This tearful, feel-his-pain piece by MCN’s Kim Voynar is nothing short of disgusting. “I never found jokes about Jackson’s life funny while he was alive, and I find them even less funny in the wake of his death. This was a man who’d been used, abused and manipulated from the time he was just a little boy, chewed up and spit out for most of his adult life by the tabloid press, and it baffles me that anyone could find humor in the tragedy of his life and death.” Oh, by all means — let’s all cherish the memory of a ridiculously wealthy man who used the excuse of an abusive childhood to justify the most malignant famous-person behavior in history.
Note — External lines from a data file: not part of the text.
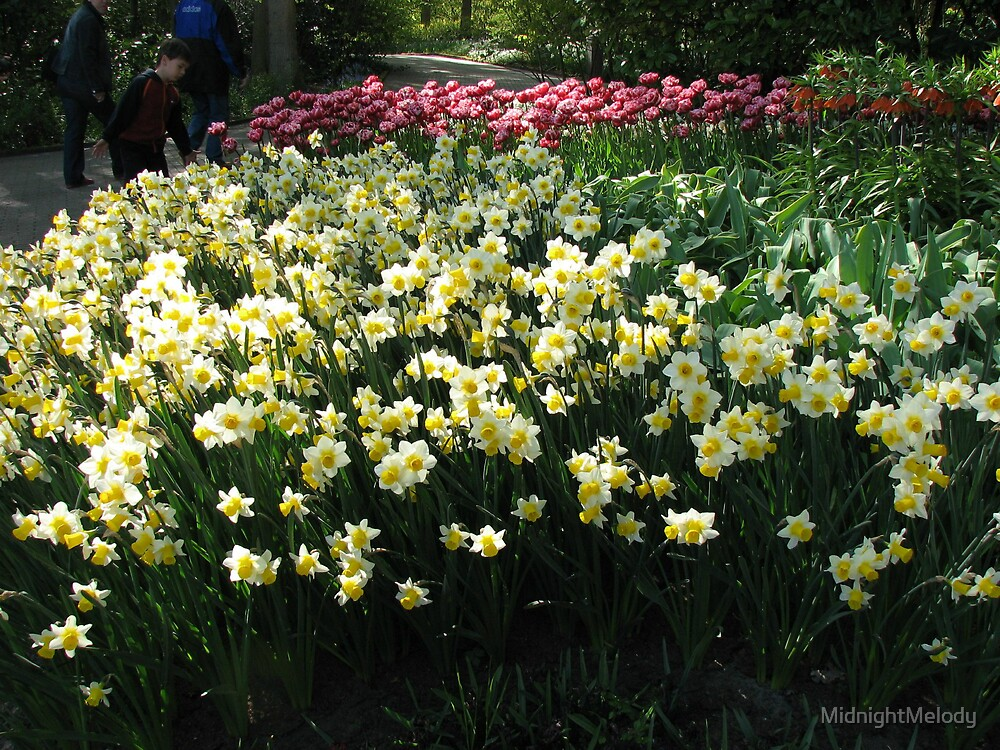 Keukenhof Daffodils by MidnightMelody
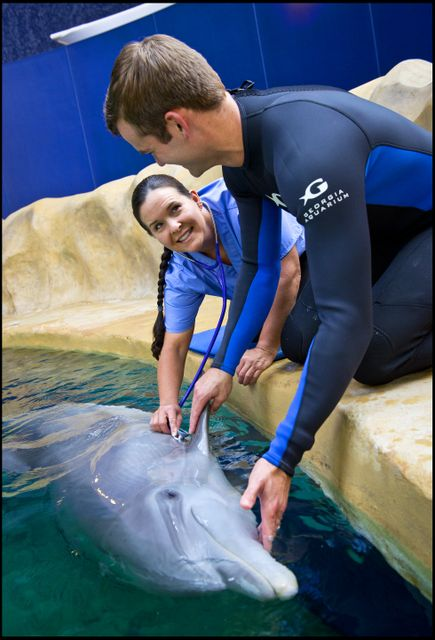 Dolphin Check Up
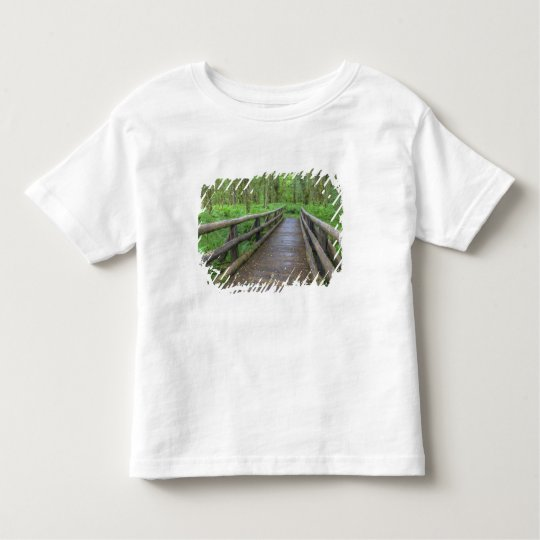Maple Glade trail wooden bridge, ferns and Toddler T-shirt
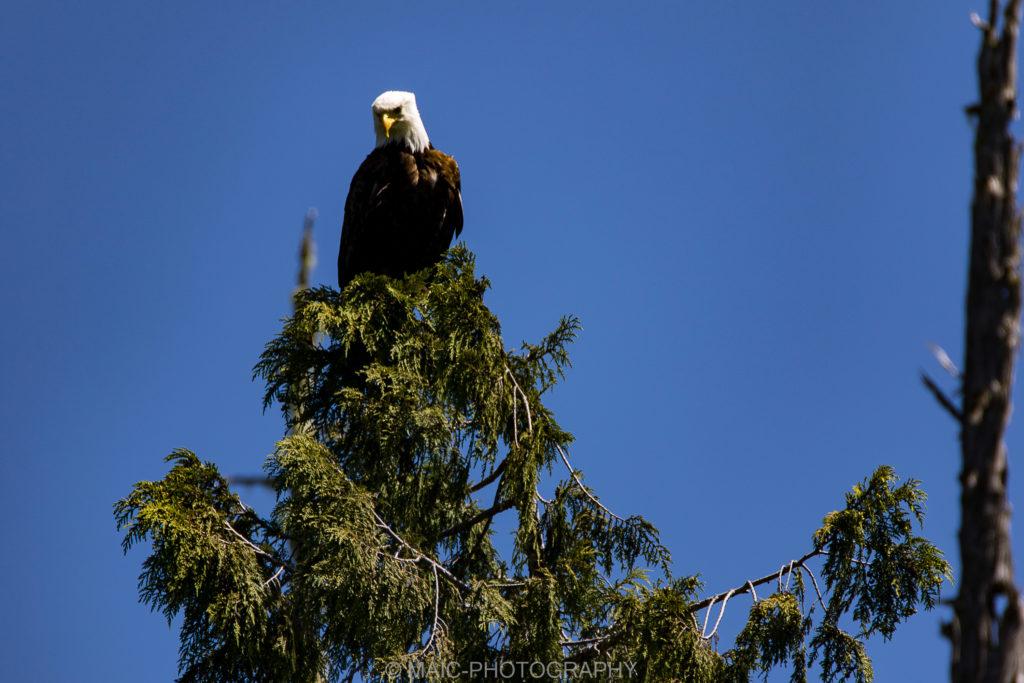 Canada-blog-fotografie-Maico-Barneveld-29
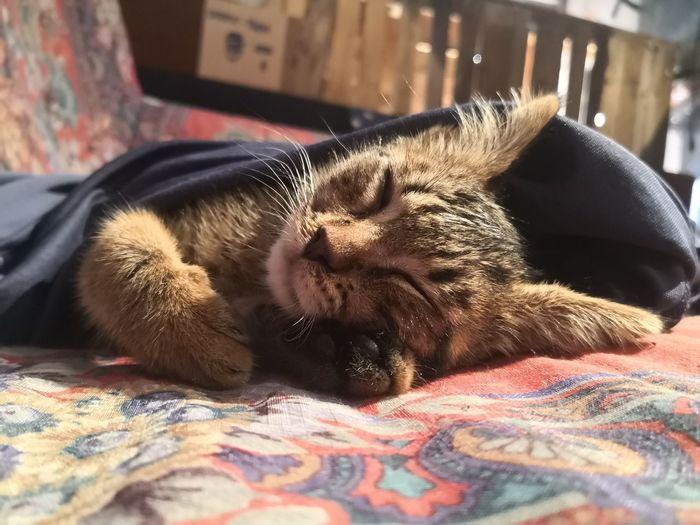 Pets Bed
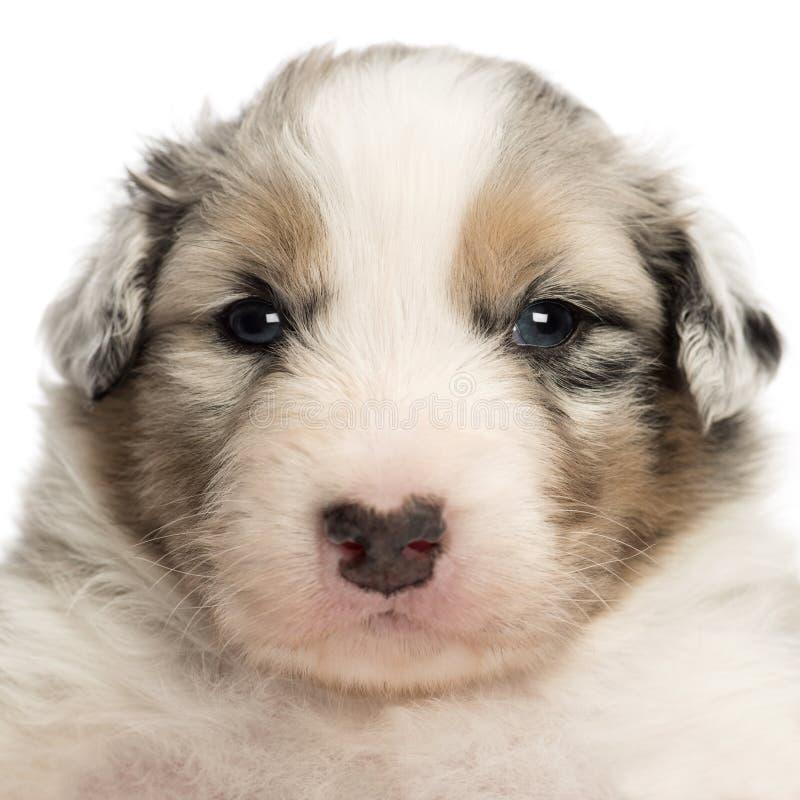 Primo piano di un cucciolo australiano del pastore, vecchio 22 giorni immagine stock libera da diritti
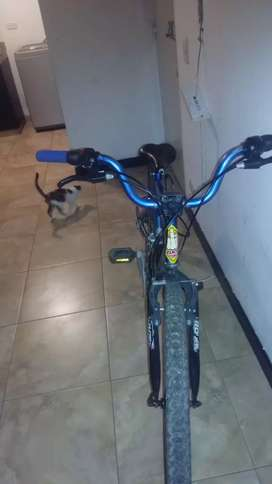 Vendo cicla Rin26 Todo terreno
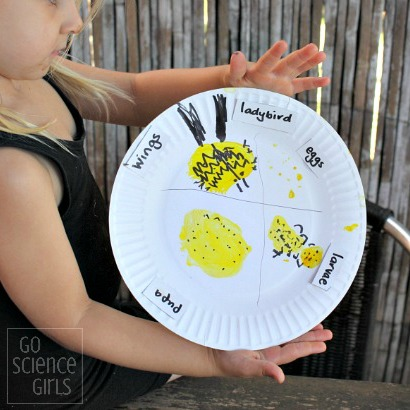 Paperplate lifecycle of the fungus-eating ladybird (ladybug)- fun nature study activity for kids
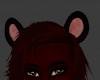 Crimson Lion Ears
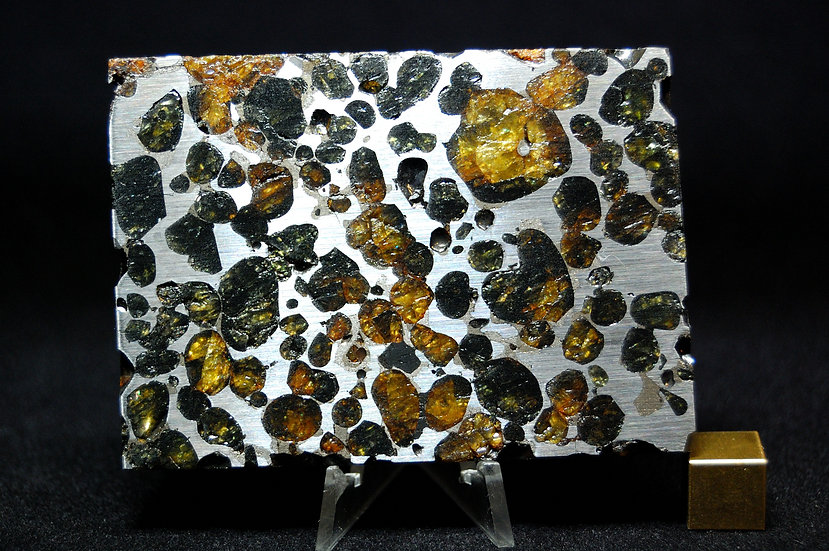 Sericho Pallasite 123.4 grams
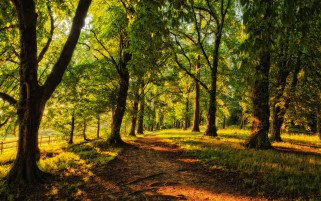 Trees Grass Path Roots Sun wallpapers and stock photos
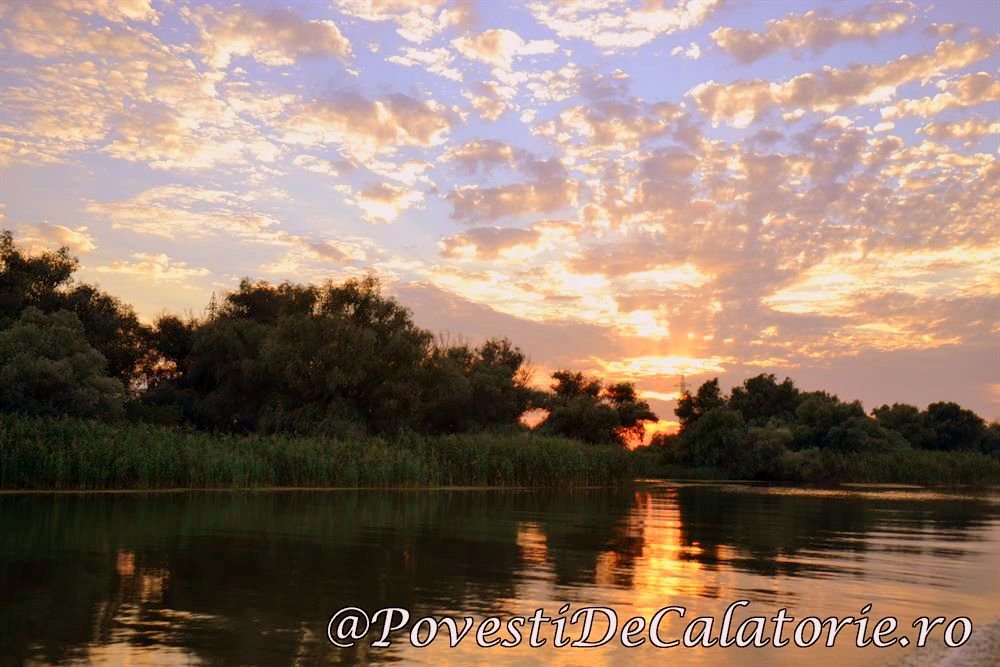 Festivalul Borsului de Peste Delta Dunarii (653)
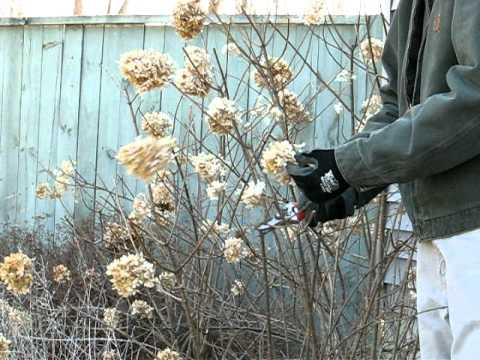 pruning-limelight-hydrangea-in-the-spring-in-rensselaer-county,-ny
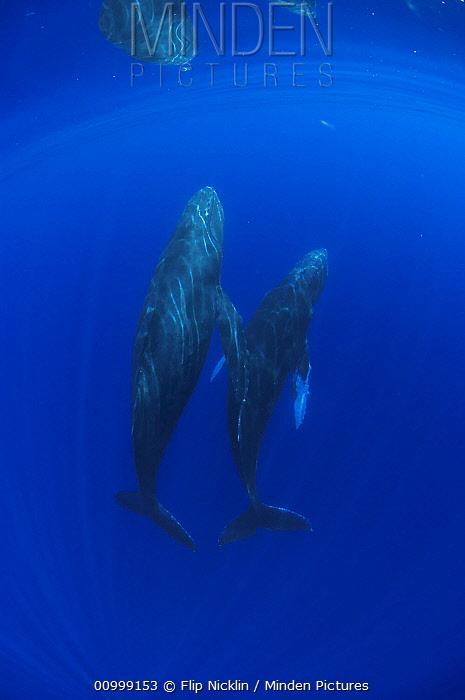 Humpback Whale (Megaptera novaeangliae) breathholding pair, Humpback Whale National Marine Sanctuary, Maui, Hawaii - notice must accompany publication; photo obtained under NMFS permit 0753-1599  -  Flip  Nicklin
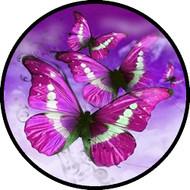 Kites of Pink BR
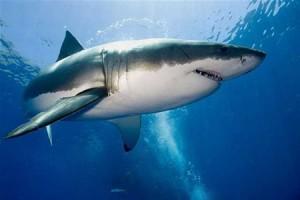 Побережье Флориды атаковали акулы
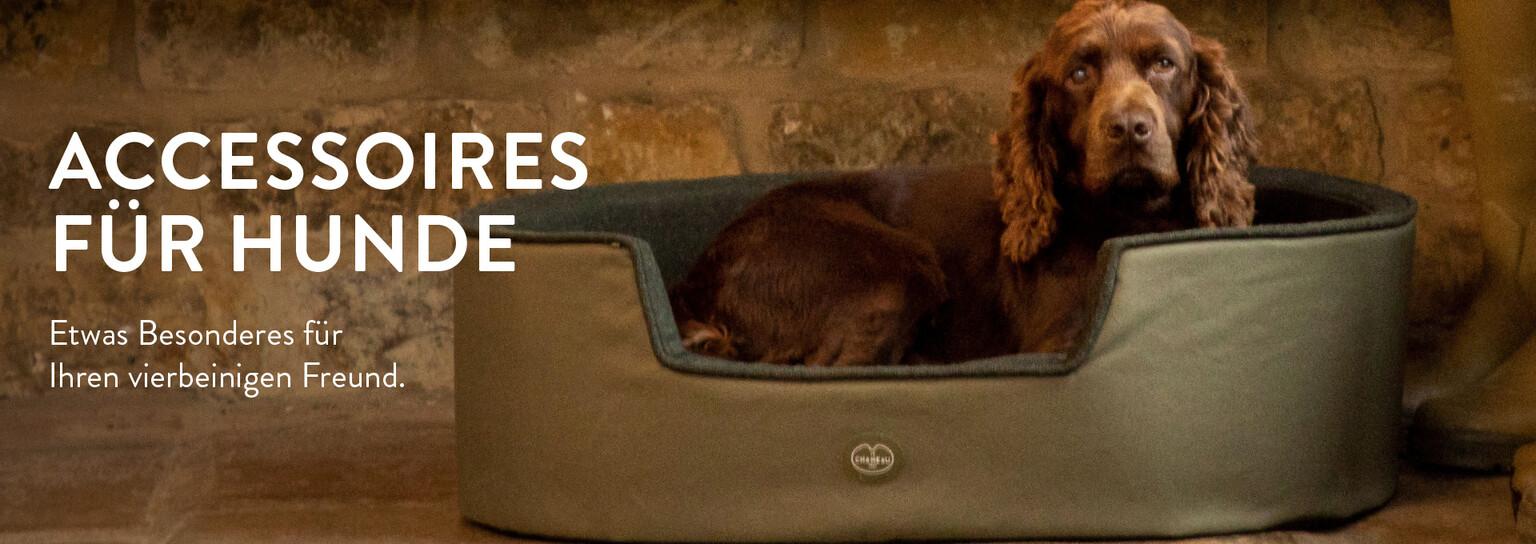 Accessoires für Hunde entdecken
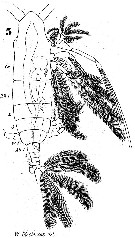 Species Haloptilus fertilis - Plate 2 of morphological figures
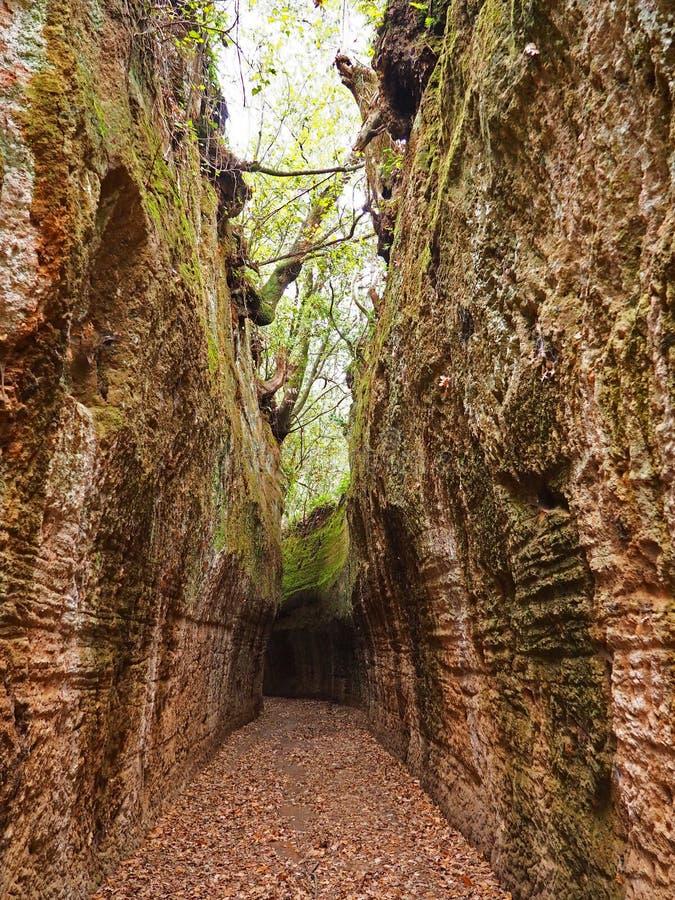 Através de oco, uma estrada antiga de Etruscan cinzelou através dos penhascos do tufo em Toscânia foto de stock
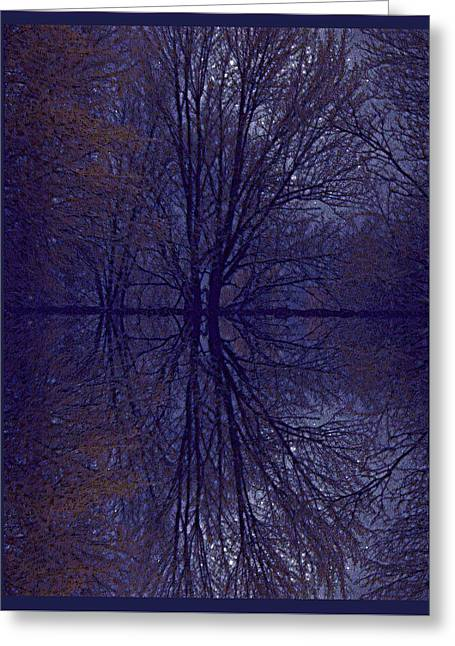 Reflection On Trees In The Dark Greeting Card by Joy Nichols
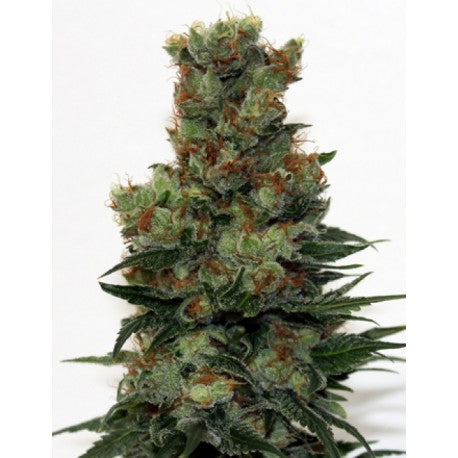 Badazz Fem (3) - Ripper Seeds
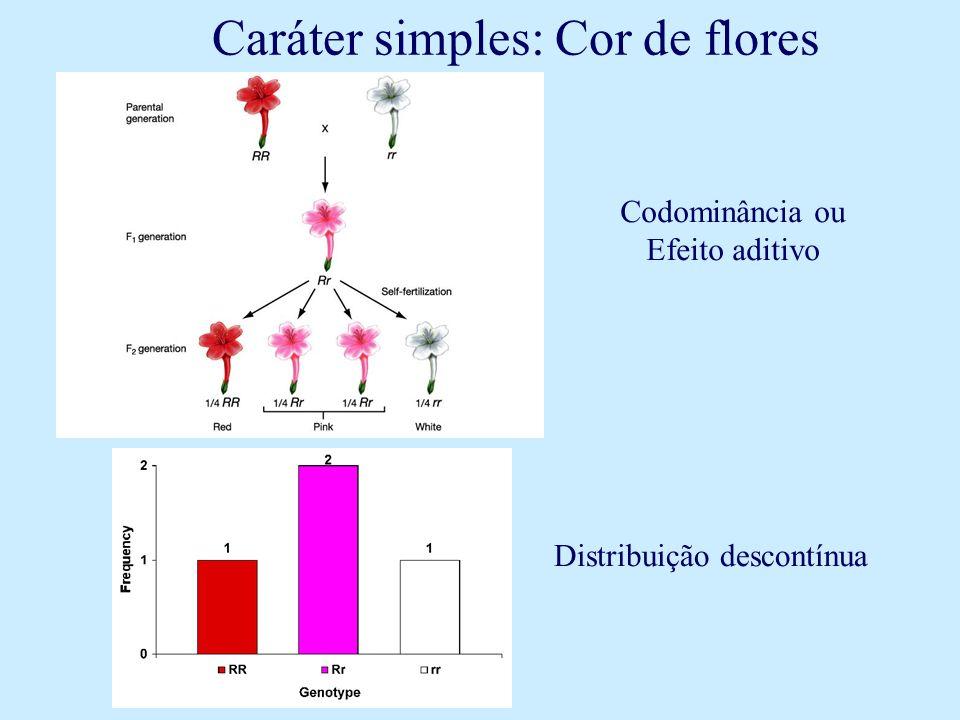 Distribuição descontínua Codominância ou Efeito aditivo Caráter simples: Cor de flores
Assemble the ghosts of Abraham Lincoln, John Reed, Isadora Duncan, F. Scott Fitzgerald, Thomas Alva Edison, James Dean, Bix Biederbeck, Cary Grant, Chet Baker, Michelangelo Antonioni, Edgar Allan Poe, Jimi Hendrix, Lillian Hellman, Federico Fellini, Leland Hayward, Jack Paar, Che Guevara, Django Rinehart, Tallulah Bankhead, Andrew Wyeth, Buddy Holly, Ernest Hemingway, Amelia Earhart, Louise Bryant and Eugene O’Neil, and sit them down before a high-def LCD screen and show them how the news channels are all spraying shorts over the Jackson frenzy, and they’d all be weeping on their knees in a matter of minutes.
The public funeral for Jackson at LA’s Staples Center on Tuesday July 7th is going to be a huge Diane Arbus event, like nothing ever seen or imagined. A Multitude of Grotesques. If I could afford it I would fly the hell out of the country that day, just for the statement value.
In short, a social convulsion of this sort is embarassing and sickening. I don’t live in Michael Jackson nation — millions don’t — but there are so many other millions who are sipping the Kool-Aid right now that it seems as if the whole country has gone nuts. Because the media is paying so much attention to this middle- and lower-middle class movement, because they know that’s where the sales and ratings and page views are.